“Continuous-time Optimal Dynamic Contracts” by Mr. Feng Tian
Mr. Feng Tian
Ph.D. Candidate in Technology and Operations
Stephen M. Ross School of Business
University of Michigan
The talk draws from two papers in dynamic contract design. The first paper considers a basic model, in which a principal incentivizes an agent to exert effort to increase the instantaneous arrival rate of a Poisson process. The effort is costly to the agent and unobservable to the principal. Each arrival yields a constant revenue to the principal. The principal, therefore, devises a mechanism involving payments and a potential stopping time to maximize her profits.
The second paper builds on the first paper’s framework and considers a more complex setting where a principal hires an agent to run a local service store.

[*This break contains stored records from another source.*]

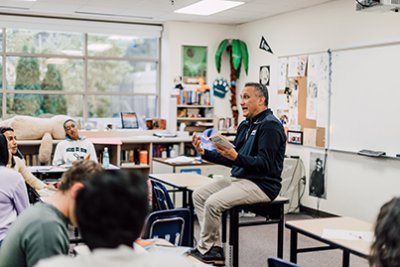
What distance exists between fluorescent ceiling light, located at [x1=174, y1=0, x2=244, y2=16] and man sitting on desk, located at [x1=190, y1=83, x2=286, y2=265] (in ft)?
9.13

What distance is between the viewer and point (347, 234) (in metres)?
3.11

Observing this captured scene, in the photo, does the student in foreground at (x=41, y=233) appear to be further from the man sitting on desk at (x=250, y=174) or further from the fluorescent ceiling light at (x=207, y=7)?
the fluorescent ceiling light at (x=207, y=7)

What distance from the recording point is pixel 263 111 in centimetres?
457

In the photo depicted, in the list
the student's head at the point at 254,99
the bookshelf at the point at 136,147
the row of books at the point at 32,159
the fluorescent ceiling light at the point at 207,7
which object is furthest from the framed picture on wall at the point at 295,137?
the row of books at the point at 32,159

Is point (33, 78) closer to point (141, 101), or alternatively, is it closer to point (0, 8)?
point (0, 8)

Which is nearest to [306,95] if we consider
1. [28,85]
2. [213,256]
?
[213,256]

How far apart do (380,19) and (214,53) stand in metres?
3.37

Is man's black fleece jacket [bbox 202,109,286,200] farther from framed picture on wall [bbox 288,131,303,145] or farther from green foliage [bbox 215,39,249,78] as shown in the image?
green foliage [bbox 215,39,249,78]

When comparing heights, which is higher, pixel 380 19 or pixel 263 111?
pixel 380 19

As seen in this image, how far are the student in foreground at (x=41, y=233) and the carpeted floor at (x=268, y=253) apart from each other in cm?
302

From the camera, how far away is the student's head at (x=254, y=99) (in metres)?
4.57

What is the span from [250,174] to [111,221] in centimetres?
309

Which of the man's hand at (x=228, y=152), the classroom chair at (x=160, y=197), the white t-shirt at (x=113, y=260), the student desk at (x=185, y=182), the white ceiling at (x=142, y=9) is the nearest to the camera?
the white t-shirt at (x=113, y=260)

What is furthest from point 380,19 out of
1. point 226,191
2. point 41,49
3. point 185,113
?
point 41,49
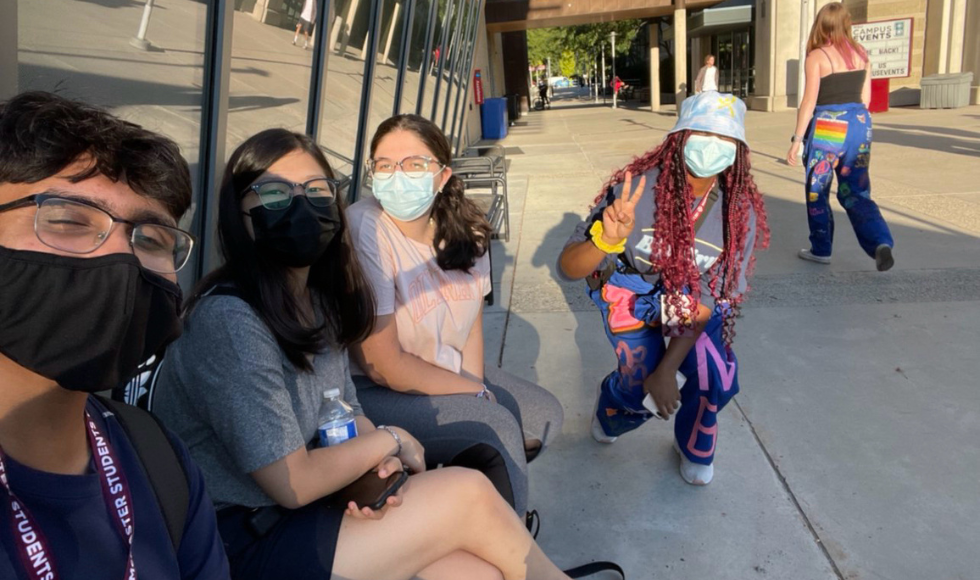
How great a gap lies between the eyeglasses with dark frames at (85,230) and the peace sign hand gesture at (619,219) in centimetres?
173

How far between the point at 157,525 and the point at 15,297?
496mm

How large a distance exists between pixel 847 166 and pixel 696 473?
3554 mm

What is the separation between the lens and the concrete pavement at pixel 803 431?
8.51 feet

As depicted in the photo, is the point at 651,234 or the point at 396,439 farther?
the point at 651,234

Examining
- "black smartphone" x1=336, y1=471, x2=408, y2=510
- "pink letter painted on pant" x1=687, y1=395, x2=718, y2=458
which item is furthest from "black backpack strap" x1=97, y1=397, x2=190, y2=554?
"pink letter painted on pant" x1=687, y1=395, x2=718, y2=458

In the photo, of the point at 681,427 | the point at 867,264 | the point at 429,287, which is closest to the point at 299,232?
the point at 429,287

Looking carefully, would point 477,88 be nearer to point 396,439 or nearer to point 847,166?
point 847,166

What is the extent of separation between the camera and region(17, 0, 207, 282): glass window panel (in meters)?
2.34

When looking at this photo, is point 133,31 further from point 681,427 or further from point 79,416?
point 681,427

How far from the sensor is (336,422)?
1980 millimetres

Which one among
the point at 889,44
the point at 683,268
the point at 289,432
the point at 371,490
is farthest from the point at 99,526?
the point at 889,44

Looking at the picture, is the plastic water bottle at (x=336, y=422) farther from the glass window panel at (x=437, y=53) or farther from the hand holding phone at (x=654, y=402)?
the glass window panel at (x=437, y=53)

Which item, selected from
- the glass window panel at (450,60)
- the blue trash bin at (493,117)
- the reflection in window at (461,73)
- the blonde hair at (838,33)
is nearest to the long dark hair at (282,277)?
the blonde hair at (838,33)

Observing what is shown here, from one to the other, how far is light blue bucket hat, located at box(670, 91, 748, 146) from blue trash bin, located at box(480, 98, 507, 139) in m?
15.0
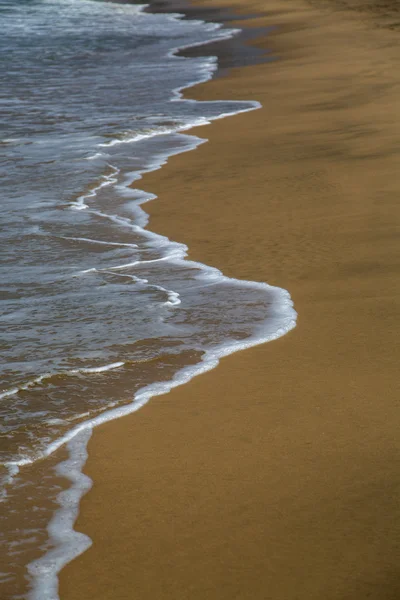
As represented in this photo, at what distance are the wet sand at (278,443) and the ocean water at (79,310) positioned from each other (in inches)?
3.8

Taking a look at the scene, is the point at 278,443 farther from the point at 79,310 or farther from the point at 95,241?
the point at 95,241

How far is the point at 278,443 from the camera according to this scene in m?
2.81

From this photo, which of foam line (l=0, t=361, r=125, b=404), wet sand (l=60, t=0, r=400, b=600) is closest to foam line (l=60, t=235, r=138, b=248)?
wet sand (l=60, t=0, r=400, b=600)

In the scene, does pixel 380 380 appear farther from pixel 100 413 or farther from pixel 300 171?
pixel 300 171

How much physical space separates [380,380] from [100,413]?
0.98 metres

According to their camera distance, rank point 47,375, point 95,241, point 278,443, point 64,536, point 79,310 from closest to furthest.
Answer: point 64,536, point 278,443, point 47,375, point 79,310, point 95,241

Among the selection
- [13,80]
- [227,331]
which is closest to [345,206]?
[227,331]

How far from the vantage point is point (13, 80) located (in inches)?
551

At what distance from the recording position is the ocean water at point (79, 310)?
2637 millimetres

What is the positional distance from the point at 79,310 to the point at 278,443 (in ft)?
5.18

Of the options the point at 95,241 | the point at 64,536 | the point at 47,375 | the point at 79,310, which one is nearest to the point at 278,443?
the point at 64,536

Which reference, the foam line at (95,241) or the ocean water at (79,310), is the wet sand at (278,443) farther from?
the foam line at (95,241)

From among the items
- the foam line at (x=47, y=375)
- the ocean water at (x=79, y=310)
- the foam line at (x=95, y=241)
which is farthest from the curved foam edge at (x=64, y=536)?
the foam line at (x=95, y=241)

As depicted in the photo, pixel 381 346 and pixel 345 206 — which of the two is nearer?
pixel 381 346
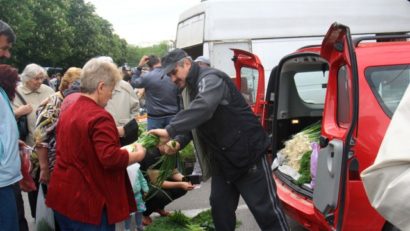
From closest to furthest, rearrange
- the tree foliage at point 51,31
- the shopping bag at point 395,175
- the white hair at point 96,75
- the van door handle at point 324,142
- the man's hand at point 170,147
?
the shopping bag at point 395,175 < the white hair at point 96,75 < the van door handle at point 324,142 < the man's hand at point 170,147 < the tree foliage at point 51,31

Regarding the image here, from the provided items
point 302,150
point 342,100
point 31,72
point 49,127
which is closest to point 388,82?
point 342,100

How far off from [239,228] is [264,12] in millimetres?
5641

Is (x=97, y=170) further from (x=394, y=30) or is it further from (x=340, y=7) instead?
(x=394, y=30)

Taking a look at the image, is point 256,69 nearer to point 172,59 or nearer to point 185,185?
point 185,185

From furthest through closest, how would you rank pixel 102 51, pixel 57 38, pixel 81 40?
pixel 102 51, pixel 81 40, pixel 57 38

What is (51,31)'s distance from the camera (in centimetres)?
3631

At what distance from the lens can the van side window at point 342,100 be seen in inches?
146

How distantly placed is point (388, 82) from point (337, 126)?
503 millimetres

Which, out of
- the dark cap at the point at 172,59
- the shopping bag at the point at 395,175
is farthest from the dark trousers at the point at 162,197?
the shopping bag at the point at 395,175

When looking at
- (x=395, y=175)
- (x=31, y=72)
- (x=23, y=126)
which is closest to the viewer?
(x=395, y=175)

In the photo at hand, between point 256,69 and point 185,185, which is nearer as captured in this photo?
point 185,185

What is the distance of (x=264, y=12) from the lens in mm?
9766

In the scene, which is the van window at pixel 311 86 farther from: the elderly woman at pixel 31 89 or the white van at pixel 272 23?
the elderly woman at pixel 31 89

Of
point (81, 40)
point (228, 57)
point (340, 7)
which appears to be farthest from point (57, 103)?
point (81, 40)
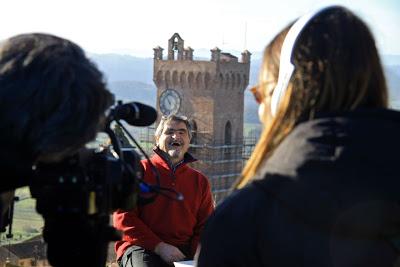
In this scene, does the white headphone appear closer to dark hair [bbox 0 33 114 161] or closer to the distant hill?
dark hair [bbox 0 33 114 161]

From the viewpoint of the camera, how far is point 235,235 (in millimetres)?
1279

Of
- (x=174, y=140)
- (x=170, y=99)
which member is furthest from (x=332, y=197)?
(x=170, y=99)

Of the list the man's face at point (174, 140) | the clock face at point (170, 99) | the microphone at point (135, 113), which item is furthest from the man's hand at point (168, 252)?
the clock face at point (170, 99)

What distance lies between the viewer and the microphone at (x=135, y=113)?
1633 millimetres

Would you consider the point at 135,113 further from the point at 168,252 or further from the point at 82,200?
the point at 168,252

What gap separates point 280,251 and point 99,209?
35 cm

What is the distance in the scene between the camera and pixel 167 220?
11.4 feet

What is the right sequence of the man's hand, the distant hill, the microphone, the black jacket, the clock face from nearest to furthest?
the black jacket
the microphone
the man's hand
the clock face
the distant hill

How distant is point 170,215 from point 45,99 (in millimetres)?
2237

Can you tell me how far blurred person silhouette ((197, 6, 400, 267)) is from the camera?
3.98ft

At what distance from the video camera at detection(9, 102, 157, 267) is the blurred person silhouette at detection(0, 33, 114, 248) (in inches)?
1.7

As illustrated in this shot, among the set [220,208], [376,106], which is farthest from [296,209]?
[376,106]

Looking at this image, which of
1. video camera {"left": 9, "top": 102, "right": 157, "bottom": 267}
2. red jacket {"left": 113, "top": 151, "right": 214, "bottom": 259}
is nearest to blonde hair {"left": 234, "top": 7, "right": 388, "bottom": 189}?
video camera {"left": 9, "top": 102, "right": 157, "bottom": 267}

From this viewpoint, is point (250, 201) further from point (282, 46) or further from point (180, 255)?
point (180, 255)
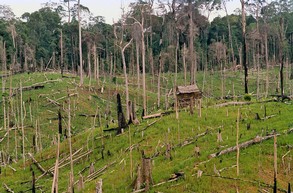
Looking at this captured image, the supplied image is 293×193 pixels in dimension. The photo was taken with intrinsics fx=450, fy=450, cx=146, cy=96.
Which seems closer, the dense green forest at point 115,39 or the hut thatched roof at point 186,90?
the hut thatched roof at point 186,90

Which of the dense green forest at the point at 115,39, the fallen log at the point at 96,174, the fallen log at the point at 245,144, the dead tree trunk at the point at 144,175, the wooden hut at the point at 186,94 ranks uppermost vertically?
the dense green forest at the point at 115,39

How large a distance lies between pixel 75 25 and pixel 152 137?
42977 millimetres

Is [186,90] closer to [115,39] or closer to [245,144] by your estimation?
[245,144]

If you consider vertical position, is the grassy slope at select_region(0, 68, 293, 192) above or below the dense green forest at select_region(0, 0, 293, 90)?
below

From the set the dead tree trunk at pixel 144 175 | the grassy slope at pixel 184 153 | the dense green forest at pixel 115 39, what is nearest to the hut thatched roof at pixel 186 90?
the grassy slope at pixel 184 153

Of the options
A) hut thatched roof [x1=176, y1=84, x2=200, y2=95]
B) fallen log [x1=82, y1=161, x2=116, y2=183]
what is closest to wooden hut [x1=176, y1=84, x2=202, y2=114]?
hut thatched roof [x1=176, y1=84, x2=200, y2=95]

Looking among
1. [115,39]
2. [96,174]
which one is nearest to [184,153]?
[96,174]

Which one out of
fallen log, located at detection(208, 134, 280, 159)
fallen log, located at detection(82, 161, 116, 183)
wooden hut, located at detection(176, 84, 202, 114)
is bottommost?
fallen log, located at detection(82, 161, 116, 183)

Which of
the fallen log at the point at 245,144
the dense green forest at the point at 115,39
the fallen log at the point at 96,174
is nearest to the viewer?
the fallen log at the point at 245,144

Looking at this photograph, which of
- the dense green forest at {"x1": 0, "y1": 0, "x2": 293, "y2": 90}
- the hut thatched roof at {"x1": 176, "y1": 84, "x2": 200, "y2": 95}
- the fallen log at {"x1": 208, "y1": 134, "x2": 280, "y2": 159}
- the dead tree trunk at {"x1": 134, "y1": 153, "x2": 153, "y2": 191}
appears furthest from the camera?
the dense green forest at {"x1": 0, "y1": 0, "x2": 293, "y2": 90}

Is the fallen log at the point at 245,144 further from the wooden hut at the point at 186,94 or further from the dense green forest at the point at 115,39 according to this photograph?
the dense green forest at the point at 115,39

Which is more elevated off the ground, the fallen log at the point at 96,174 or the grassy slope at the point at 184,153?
the grassy slope at the point at 184,153

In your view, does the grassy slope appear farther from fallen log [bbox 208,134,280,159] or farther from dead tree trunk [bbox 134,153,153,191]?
dead tree trunk [bbox 134,153,153,191]

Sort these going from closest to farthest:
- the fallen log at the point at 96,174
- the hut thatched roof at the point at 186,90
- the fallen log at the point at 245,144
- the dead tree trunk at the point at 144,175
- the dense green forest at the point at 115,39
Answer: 1. the dead tree trunk at the point at 144,175
2. the fallen log at the point at 245,144
3. the fallen log at the point at 96,174
4. the hut thatched roof at the point at 186,90
5. the dense green forest at the point at 115,39
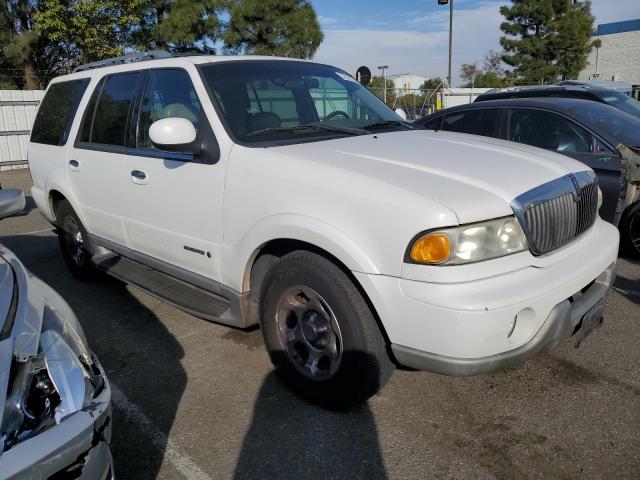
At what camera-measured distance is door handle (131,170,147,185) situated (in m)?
3.77

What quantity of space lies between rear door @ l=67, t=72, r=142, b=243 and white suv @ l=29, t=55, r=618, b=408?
0.02 meters

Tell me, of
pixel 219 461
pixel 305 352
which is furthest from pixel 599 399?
pixel 219 461

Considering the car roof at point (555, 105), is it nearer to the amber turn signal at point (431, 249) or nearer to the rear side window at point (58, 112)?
the amber turn signal at point (431, 249)

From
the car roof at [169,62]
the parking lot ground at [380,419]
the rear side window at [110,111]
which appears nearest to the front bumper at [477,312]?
the parking lot ground at [380,419]

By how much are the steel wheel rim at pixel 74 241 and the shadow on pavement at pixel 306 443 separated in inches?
111

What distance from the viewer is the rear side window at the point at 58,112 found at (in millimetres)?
4852

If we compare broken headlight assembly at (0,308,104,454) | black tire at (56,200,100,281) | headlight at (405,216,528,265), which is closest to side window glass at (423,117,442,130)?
black tire at (56,200,100,281)

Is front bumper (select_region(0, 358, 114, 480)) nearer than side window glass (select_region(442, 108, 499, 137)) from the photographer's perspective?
Yes

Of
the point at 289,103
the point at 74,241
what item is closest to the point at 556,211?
the point at 289,103

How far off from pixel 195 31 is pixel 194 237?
22410 millimetres

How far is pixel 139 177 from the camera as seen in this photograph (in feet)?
12.5

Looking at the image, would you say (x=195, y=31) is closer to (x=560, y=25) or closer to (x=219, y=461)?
(x=560, y=25)

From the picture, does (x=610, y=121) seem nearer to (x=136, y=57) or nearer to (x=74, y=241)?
(x=136, y=57)

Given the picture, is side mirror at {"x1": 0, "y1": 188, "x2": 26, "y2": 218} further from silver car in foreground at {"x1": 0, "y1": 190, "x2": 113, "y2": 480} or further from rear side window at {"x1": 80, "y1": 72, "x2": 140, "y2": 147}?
rear side window at {"x1": 80, "y1": 72, "x2": 140, "y2": 147}
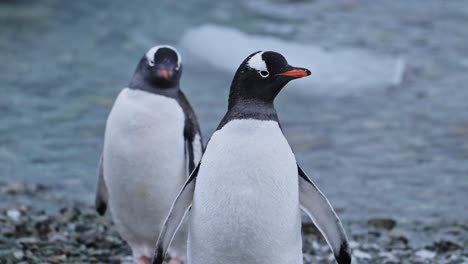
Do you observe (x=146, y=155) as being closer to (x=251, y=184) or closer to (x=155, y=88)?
(x=155, y=88)

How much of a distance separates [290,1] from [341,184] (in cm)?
667

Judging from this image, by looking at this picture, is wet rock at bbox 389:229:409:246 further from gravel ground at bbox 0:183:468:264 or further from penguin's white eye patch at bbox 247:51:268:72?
penguin's white eye patch at bbox 247:51:268:72

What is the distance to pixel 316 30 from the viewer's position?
11.4m

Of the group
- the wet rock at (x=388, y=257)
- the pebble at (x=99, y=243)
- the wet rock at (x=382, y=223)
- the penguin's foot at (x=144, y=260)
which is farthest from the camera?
the wet rock at (x=382, y=223)

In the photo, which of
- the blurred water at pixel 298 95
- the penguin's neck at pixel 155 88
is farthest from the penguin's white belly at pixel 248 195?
the blurred water at pixel 298 95

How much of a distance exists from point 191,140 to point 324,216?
3.24ft

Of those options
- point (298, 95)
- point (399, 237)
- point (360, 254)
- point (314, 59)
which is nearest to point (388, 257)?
point (360, 254)

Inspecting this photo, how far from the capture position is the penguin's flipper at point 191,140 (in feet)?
14.3

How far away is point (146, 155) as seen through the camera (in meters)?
4.29

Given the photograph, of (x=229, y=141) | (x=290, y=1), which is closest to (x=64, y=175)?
(x=229, y=141)

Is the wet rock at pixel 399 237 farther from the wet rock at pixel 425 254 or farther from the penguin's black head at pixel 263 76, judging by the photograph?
the penguin's black head at pixel 263 76

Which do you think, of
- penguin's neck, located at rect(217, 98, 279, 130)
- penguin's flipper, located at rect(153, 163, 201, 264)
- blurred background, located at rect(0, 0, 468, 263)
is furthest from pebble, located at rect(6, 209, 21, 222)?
penguin's neck, located at rect(217, 98, 279, 130)

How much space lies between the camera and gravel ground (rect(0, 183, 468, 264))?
4672mm

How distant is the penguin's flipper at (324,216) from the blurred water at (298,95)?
2174 millimetres
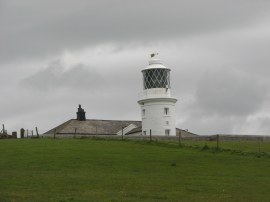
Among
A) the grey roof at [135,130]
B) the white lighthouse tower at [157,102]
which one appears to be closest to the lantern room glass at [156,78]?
the white lighthouse tower at [157,102]

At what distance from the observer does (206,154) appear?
42812mm

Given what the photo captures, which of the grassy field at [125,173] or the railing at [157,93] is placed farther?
the railing at [157,93]

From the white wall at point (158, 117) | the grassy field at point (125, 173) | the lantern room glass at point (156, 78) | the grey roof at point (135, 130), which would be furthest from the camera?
the grey roof at point (135, 130)

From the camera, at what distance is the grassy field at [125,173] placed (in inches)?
910

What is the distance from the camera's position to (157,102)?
69188 mm

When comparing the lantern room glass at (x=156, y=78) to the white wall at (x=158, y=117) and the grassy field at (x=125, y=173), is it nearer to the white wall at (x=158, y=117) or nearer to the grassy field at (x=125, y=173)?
the white wall at (x=158, y=117)

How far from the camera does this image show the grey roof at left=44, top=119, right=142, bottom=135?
72.1 m

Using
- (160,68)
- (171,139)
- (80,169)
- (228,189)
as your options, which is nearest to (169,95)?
(160,68)

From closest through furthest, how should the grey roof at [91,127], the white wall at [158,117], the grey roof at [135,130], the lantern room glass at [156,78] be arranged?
the white wall at [158,117] → the lantern room glass at [156,78] → the grey roof at [91,127] → the grey roof at [135,130]

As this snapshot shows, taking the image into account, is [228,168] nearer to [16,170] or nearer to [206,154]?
[206,154]

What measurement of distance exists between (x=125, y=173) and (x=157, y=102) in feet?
127

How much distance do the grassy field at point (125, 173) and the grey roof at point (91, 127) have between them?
79.3 ft

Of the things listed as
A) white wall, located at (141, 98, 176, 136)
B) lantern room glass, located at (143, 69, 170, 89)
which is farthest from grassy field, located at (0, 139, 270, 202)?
lantern room glass, located at (143, 69, 170, 89)

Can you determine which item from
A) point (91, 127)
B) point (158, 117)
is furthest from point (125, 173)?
point (91, 127)
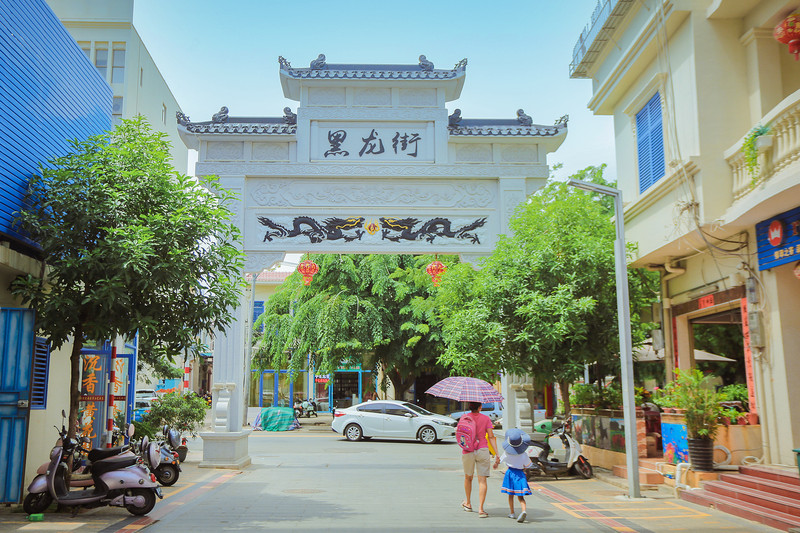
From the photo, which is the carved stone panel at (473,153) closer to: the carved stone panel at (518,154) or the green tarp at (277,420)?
the carved stone panel at (518,154)

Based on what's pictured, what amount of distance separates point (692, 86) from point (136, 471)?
9.80 metres

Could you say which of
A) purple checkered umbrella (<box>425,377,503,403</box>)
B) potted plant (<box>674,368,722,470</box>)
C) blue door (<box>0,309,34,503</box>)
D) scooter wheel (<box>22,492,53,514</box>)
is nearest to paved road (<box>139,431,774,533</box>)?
potted plant (<box>674,368,722,470</box>)

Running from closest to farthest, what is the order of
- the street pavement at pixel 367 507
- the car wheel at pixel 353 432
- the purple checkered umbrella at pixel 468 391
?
the street pavement at pixel 367 507
the purple checkered umbrella at pixel 468 391
the car wheel at pixel 353 432

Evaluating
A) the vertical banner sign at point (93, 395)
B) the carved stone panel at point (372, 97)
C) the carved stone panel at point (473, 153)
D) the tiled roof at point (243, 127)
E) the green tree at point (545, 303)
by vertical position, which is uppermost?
the carved stone panel at point (372, 97)

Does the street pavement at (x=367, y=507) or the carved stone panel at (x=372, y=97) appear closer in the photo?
the street pavement at (x=367, y=507)

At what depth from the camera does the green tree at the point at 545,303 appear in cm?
1282

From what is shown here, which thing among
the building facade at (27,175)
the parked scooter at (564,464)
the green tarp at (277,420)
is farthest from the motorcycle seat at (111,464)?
the green tarp at (277,420)

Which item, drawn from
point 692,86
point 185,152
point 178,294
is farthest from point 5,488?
point 185,152

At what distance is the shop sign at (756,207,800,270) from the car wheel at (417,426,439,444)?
13.7m

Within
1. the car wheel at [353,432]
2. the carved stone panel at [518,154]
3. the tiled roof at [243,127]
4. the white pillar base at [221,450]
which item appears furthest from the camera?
the car wheel at [353,432]

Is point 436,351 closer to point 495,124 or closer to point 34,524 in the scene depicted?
point 495,124

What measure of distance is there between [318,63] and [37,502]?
33.6 feet

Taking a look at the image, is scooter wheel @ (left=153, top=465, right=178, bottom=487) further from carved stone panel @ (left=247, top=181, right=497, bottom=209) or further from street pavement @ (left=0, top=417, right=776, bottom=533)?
carved stone panel @ (left=247, top=181, right=497, bottom=209)

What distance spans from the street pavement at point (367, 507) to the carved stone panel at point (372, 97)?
7.84 meters
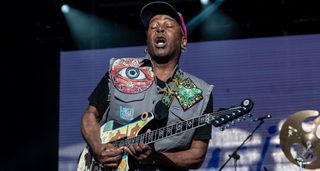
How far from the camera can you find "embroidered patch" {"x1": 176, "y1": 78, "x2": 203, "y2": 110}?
398 cm

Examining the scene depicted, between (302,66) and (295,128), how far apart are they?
2.41 ft

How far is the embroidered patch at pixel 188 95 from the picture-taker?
13.1 feet

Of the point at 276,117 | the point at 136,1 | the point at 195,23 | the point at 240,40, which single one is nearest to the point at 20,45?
the point at 136,1

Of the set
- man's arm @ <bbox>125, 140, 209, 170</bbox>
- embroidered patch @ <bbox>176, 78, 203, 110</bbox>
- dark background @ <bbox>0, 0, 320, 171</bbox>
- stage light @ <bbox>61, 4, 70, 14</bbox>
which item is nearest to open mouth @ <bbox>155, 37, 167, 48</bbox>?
embroidered patch @ <bbox>176, 78, 203, 110</bbox>

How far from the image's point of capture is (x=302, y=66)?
7348 mm

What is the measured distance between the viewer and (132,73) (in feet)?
13.7

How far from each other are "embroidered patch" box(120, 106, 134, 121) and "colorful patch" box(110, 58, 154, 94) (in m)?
0.12

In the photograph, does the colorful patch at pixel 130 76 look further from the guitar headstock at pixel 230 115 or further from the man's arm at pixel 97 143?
the guitar headstock at pixel 230 115

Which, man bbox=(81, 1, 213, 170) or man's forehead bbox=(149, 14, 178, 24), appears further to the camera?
man's forehead bbox=(149, 14, 178, 24)

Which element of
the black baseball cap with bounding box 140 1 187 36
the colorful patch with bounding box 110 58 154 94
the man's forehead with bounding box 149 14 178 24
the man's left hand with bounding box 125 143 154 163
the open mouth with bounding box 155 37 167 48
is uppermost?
the black baseball cap with bounding box 140 1 187 36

Customers request service in one of two ways: either via an online or a traditional walk-in channel. The principal does not observe the walk-ins, nor does she observe whether the agent exerts (costly) effort to increase customers’ arrival rate. This creates an opportunity for the agent (i) to divert cash (that is, to underreport the number of walk-in customers and pocket respective revenues) and also (ii) to shirk (that is, not to exert effort). This leads to a novel so far unexplored double moral hazard problem. We also present dynamic contracts that maximize the principal’s profit.
In both papers, we derive the optimal contracts which have simple and intuitive structures. Further, in the second paper, we extend the model to allow the principal to either (i) monitor the agent or (ii) manipulate the relative attractiveness of the online- against the walk-in- channel (by allowing the use of dynamic price discounting). Both tools help the principal alleviate the double moral hazard problem: we derive optimal strategies for using those tools to guarantee the highest profits.